Every state has its own gasoline tax — conservative states like Wyoming are raising their tax, and other states like Maryland are raising theirs. So the need is out there, and the federal gas tax is just one small piece of it.

To convince the public that the federal tax needs to be raised, they’ve got to articulate a better use of the system. It needs to be reflective of this post-interstate era and of the dramatic changes that are happening demographically, economically and environmentally. They haven’t really done that, so it will be very difficult to get the public to agree to it.


What type of investments are needed to make the U.S. more competitive?

In a lot of ways, the infrastructure that’s on the ground today is just reaching the end of its useful life. You could say that the roads don’t have potholes, or the sidewalks are not crumbling, but the fact of the matter is that the stuff has a lifespan. It has to be maintained, it has to be rehabilitated, it has to be modernized. The interstate highway system is a great example — it’s more than 50 years old right now. It just needs to be fixed, because it has reached the end of its useful life.

Then, we need to think about what investments this country needs to compete economically going forward. If so much of the economic growth is happening in Southeast Asia and Latin America, and we are going to try to tap into these markets, we are going to have to invest in the freight network and ports. Those are some of the future type of investments. Canada does this all the time, so it’s not like it’s just a Chinese kind of approach — other federalist countries do it, as well.

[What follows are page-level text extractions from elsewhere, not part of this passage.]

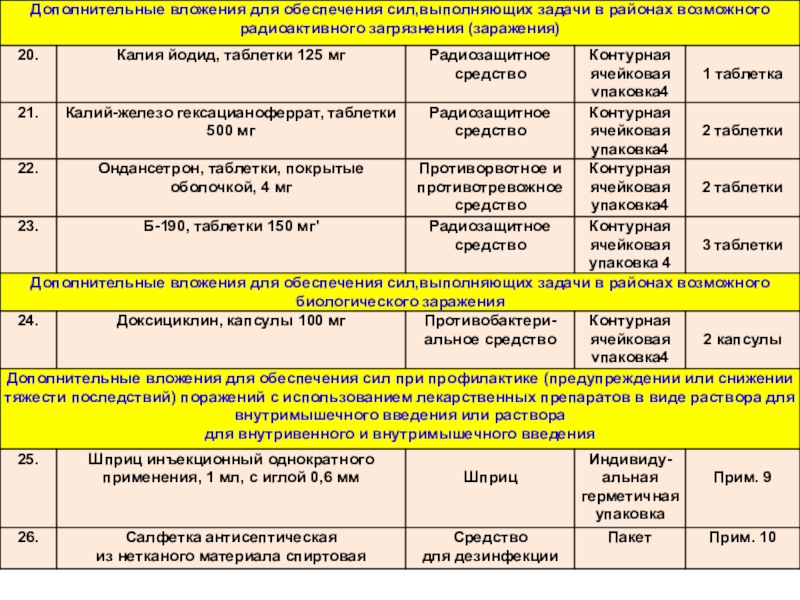 | Дополнительные вложения для обеспечения сил,выполняющих задачи в районах возможного радиоактивного загрязнения (заражения) | | | | |
|---|---|---|---|---|
| 20. | Калия йодид, таблетки 125 мг | Радиозащитное средство | Контурная ячейковая упаковка4 | 1 таблетка |
| 21. | Калий-железо гексацианоферрат, таблетки 500 мг | Радиозащитное средство | Контурная ячейковая упаковка4 | 2 таблетки |
| 22. | Ондансетрон, таблетки, покрытые оболочкой, 4 мг | Противорвотное и противотревожное средство | Контурная ячейковая упаковка4 | 2 таблетки |
| 23. | Б-190, таблетки 150 мг' | Радиозащитное средство | Контурная ячейковая упаковка 4 | 3 таблетки |
| Дополнительные вложения для обеспечения сил,выполняющих задачи в районах возможного биологического заражения | | | | |
| 24. | Доксициклин, капсулы 100 мг | Противобактериальное средство | Контурная ячейковая упаковка4 | 2 капсулы |
| Дополнительные вложения для обеспечения сил при профилактике (предупреждении или снижении тяжести последствий) поражений с использованием лекарственных препаратов в виде раствора для внутримышечного введения или раствора для внутривенного и внутримышечного введения | | | | |
| 25. | Шприц инъекционный однократного применения, 1 мл, с иглой 0,6 мм | Шприц | Индивидуальная герметичная упаковка | Прим. 9 |
| 26. | Салфетка антисептическая из нетканого материала спиртовая | Средство для дезинфекции | Пакет | Прим. 10 |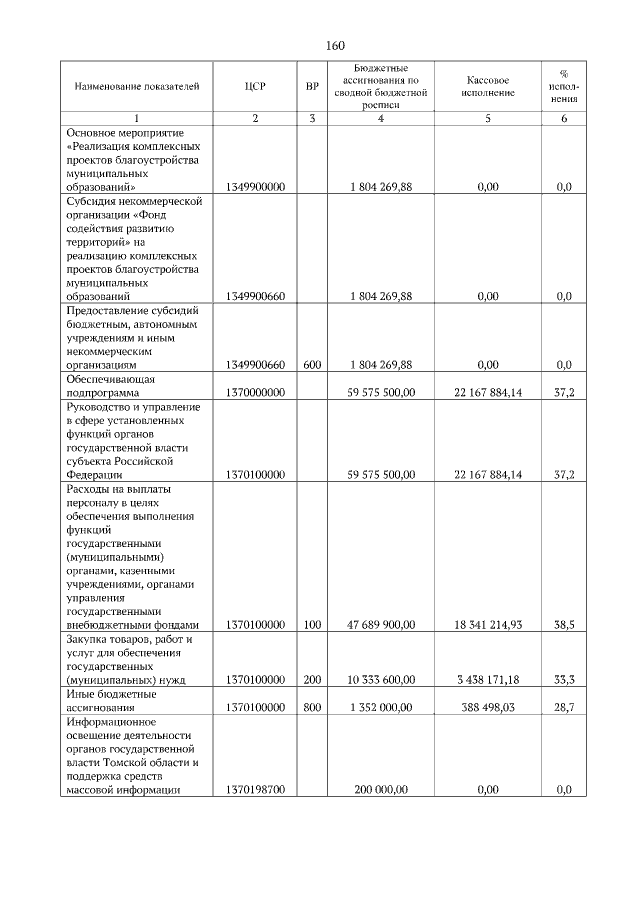 160

| Наименование показателей | ЦСР | ВР | Бюджетные ассигнования по сводной бюджетной росписи | Кассовое исполнение | % исполнения |
|---|---|---|---|---|---|
| 1 | 2 | 3 | 4 | 5 | 6 |
| Основное мероприятие «Реализация комплексных проектов благоустройства муниципальных образований» | 1349900000 | | 1 804 269,88 | 0,00 | 0,0 |
| Субсидия некоммерческой организации «Фонд содействия развитию территорий» на реализацию комплексных проектов благоустройства муниципальных образований | 1349900660 | | 1 804 269,88 | 0,00 | 0,0 |
| Предоставление субсидий бюджетным, автономным учреждениям и иным некоммерческим организациям | 1349900660 | 600 | 1 804 269,88 | 0,00 | 0,0 |
| Обеспечивающая подпрограмма | 1370000000 | | 59 575 500,00 | 22 167 884,14 | 37,2 |
| Руководство и управление в сфере установленных функций органов государственной власти субъекта Российской Федерации | 1370100000 | | 59 575 500,00 | 22 167 884,14 | 37,2 |
| Расходы на выплаты персоналу в целях обеспечения выполнения функций государственными (муниципальными) органами, казенными учреждениями, органами управления государственными внебюджетными фондами | 1370100000 | 100 | 47 689 900,00 | 18 341 214,93 | 38,5 |
| Закупка товаров, работ и услуг для обеспечения государственных (муниципальных) нужд | 1370100000 | 200 | 10 333 600,00 | 3 438 171,18 | 33,3 |
| Иные бюджетные ассигнования | 1370100000 | 800 | 1 352 000,00 | 388 498,03 | 28,7 |
| Информационное освещение деятельности органов государственной власти Томской области и поддержка средств массовой информации | 1370198700 | | 200 000,00 | 0,00 | 0,0 |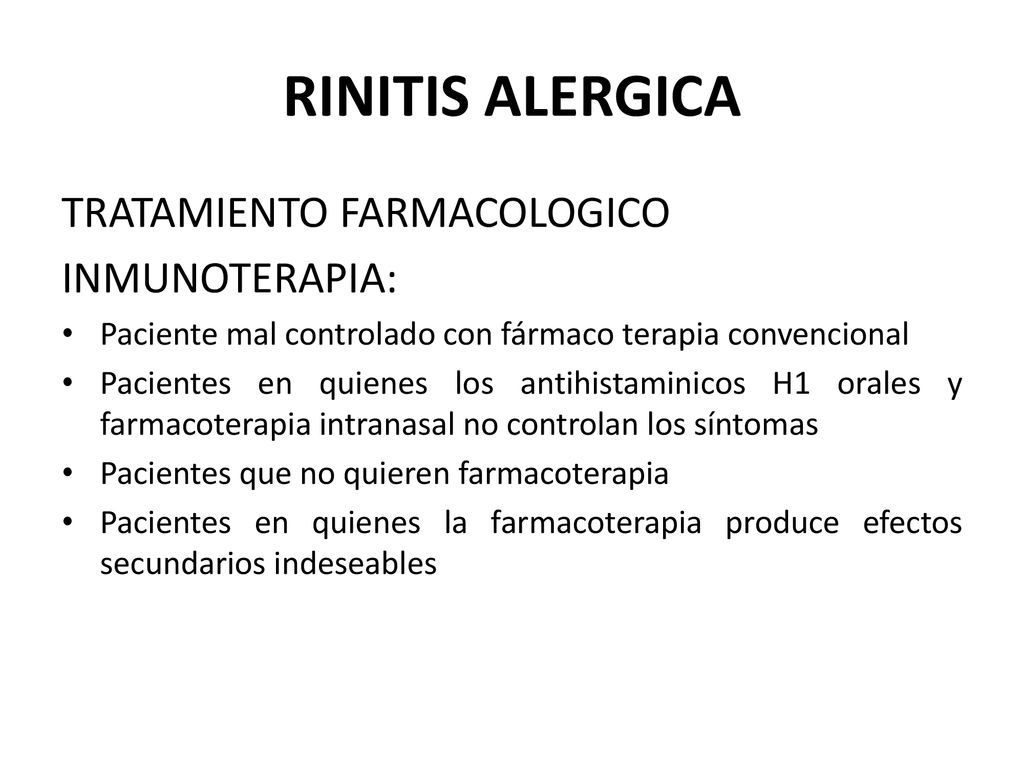 RINITIS ALERGICA

TRATAMIENTO FARMACOLOGICO

INMUNOTERAPIA:

• Paciente mal controlado con fármaco terapia convencional
• Pacientes en quienes los antihistaminicos H1 orales y farmacoterapia intranasal no controlan los síntomas
• Pacientes que no quieren farmacoterapia
• Pacientes en quienes la farmacoterapia produce efectos secundarios indeseables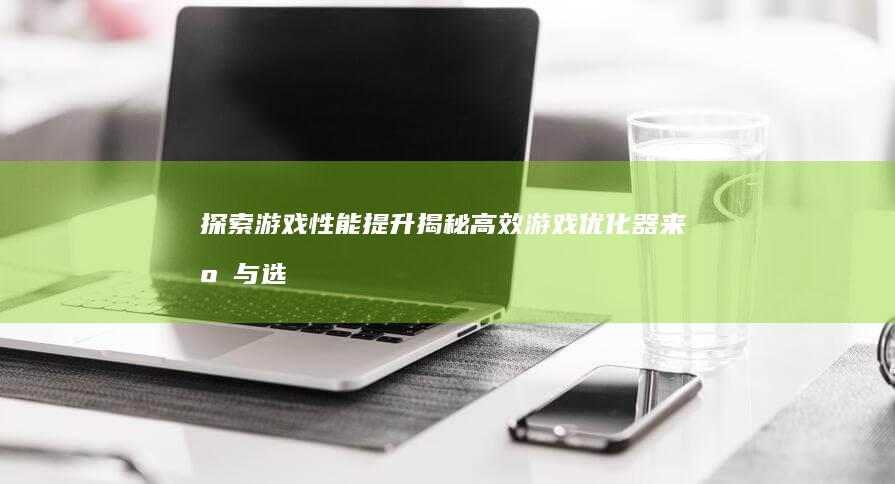 探索游戏性能提升揭秘高效游戏优化器来o 与选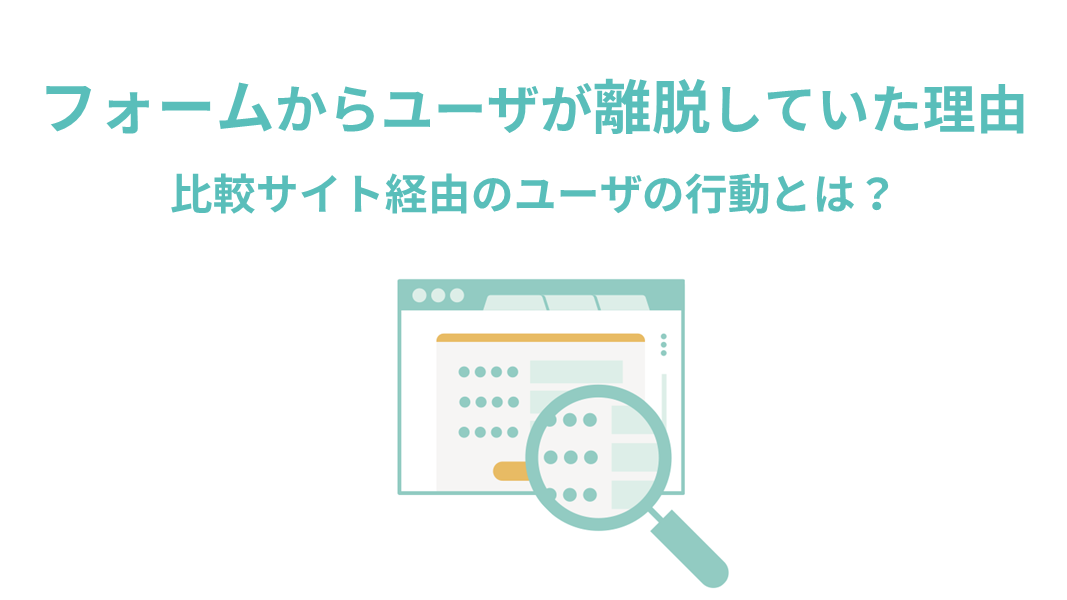 フォームからユーザが離脱していた理由

比較サイト経由のユーザの行動とは？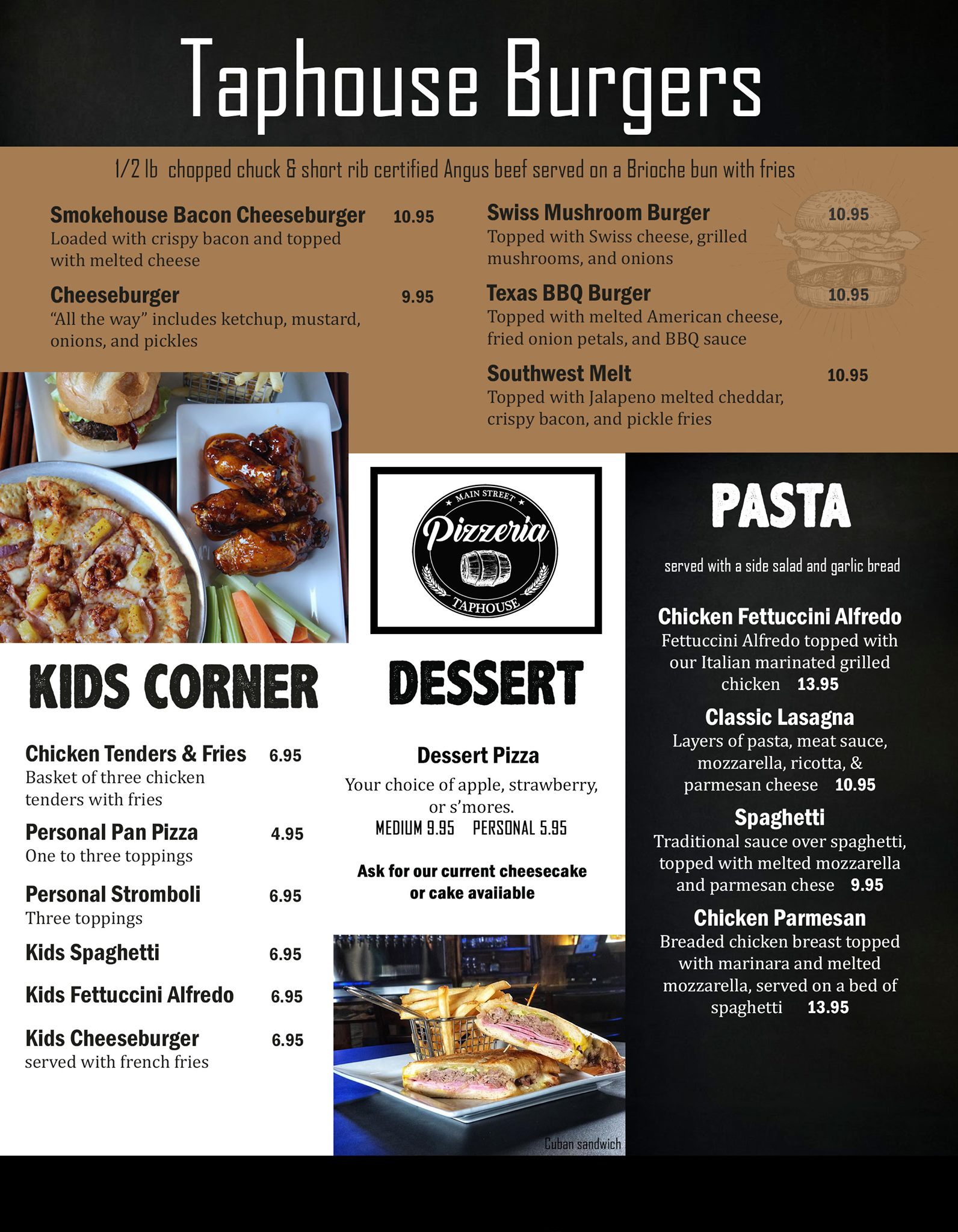 Taphouse Burgers

1/2 lb chopped chuck & short rib certified Angus beef served on a Brioche bun with fries

Smokehouse Bacon Cheeseburger 10.95
Loaded with crispy bacon and topped with melted cheese

Cheeseburger 9.95
"All the way" includes ketchup, mustard, onions, and pickles

Swiss Mushroom Burger 10.95
Topped with Swiss cheese, grilled mushrooms, and onions

Texas BBQ Burger 10.95
Topped with melted American cheese, fried onion petals, and BBQ sauce

Southwest Melt 10.95
Topped with Jalapeno melted cheddar, crispy bacon, and pickle fries

MAIN STREET
Pizzeria
TAPHOUSE

KIDS CORNER

Chicken Tenders & Fries 6.95
Basket of three chicken tenders with fries

Personal Pan Pizza 4.95
One to three toppings

Personal Stromboli 6.95
Three toppings

Kids Spaghetti 6.95

Kids Fettuccini Alfredo 6.95

Kids Cheeseburger 6.95
served with french fries

DESSERT

Dessert Pizza
Your choice of apple, strawberry, or s'mores.
MEDIUM 9.95 PERSONAL 5.95

Ask for our current cheesecake or cake avaiiable

Cuban sandwich

PASTA

served with a side salad and garlic bread

Chicken Fettuccini Alfredo
Fettuccini Alfredo topped with our Italian marinated grilled chicken 13.95

Classic Lasagna
Layers of pasta, meat sauce, mozzarella, ricotta, & parmesan cheese 10.95

Spaghetti
Traditional sauce over spaghetti, topped with melted mozzarella and parmesan chese 9.95

Chicken Parmesan
Breaded chicken breast topped with marinara and melted mozzarella, served on a bed of spaghetti 13.95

So you have to just fix the things that are on the ground right now, at the same time we need to think strategically about the kind of investments we need for the future. Nobody can say that we don’t need to build anything else. Clearly we are a growing country, and infrastructure needs to grow with it.

(Top image: Courtesy of Thinkstock)


Robert Puentes is a Senior Fellow with the Brookings Institution’s Metropolitan Policy Program where he also directs the program’s Metropolitan Infrastructure Initiative.